EXERCISE INSTRUCTIONS: Transcribe the part of the Hobey Baker Memorial Award text below starting with "IMAGE INFORMATION" and going on through "Memorial Award trophy.".

SELECTED TEXT:
IMAGE INFORMATION
EditThe Hobey Baker Memorial Award
Presented annually to the Outstanding Collegiate Hockey Player in the United States.
The first award was given in 1981 to Neal Broten of the University of Minnesota who was also the model for the bronze sculpture that comprised the actual Hobey Baker Memorial Award trophy.
Who was Hobey Baker
Hobart Amory Hare Baker (January 15, 1892-December 21, 1918), known as Hobey Baker, was a noted athlete and fighter pilot of the early 20th century. He was born in Bala Cynwyd, Pennsylvania, a suburb of Philadelphia and attended St. Paul’s School in Concord, New Hampshire, where Malcolm Gordon was coach of the ice Hockey team, graduating in 1909. In 1910 he enrolled in Princeton University and during his time there he was elected to the Ivy Club, while also playing baseball, football and Hockey. By the time he graduated, he had led Princeton to a national championship in football (1911) and two national championships in Hockey (1912 and 1914). Baker was also famous for his refusal to wear headgear in football and for the fact that he was penalized only once during his entire Hockey career at Princeton.
Following graduation, Baker worked at J. P. Morgan Bank in New York City and played for the St. Nicholas Club in Manhattan, one of the top amateur clubs in the United States (there was no professional American Hockey at that time). He enlisted in the U.S. Army as a pilot upon the country’s entry into World War I and left for Europe in 1917. By 1918, he was a member of the Lafayette Escadrille, commanding the 103rd Aero Squadron and painting his Spad XIII orange and black in honor of his alma mater.

SUPPLIED MATERIAL:
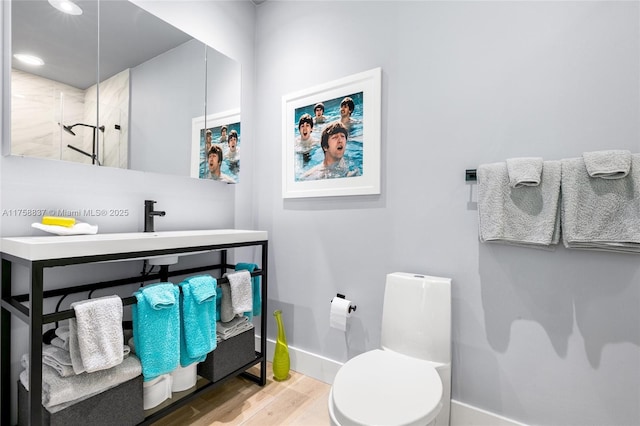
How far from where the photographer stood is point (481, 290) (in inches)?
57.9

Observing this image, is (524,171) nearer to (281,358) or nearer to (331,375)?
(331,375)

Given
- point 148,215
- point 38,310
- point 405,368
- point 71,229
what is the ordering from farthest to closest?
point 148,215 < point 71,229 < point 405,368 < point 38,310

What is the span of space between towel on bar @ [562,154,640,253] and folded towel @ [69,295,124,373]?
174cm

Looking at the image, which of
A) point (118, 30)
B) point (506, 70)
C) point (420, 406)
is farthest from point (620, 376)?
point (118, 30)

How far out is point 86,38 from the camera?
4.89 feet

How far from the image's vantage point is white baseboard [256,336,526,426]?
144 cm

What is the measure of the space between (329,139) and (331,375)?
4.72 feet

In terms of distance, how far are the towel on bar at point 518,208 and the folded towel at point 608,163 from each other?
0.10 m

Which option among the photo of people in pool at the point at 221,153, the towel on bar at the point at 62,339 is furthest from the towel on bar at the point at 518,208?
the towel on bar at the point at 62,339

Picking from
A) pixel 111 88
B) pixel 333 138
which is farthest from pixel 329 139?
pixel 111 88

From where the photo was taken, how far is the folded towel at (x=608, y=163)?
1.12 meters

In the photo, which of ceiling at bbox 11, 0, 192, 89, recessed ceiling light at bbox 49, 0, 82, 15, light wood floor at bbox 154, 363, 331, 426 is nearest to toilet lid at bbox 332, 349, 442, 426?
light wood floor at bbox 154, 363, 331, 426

---

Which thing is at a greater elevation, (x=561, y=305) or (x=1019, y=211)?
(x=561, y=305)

REPLY:
IMAGE INFORMATION
EditThe Hobey Baker Memorial Award
Presented annually to the Outstanding Collegiate Hockey Player in the United States.
The first award was given in 1981 to Neal Broten of the University of Minnesota who was also the model for the bronze sculpture that comprised the actual Hobey Baker Memorial Award trophy.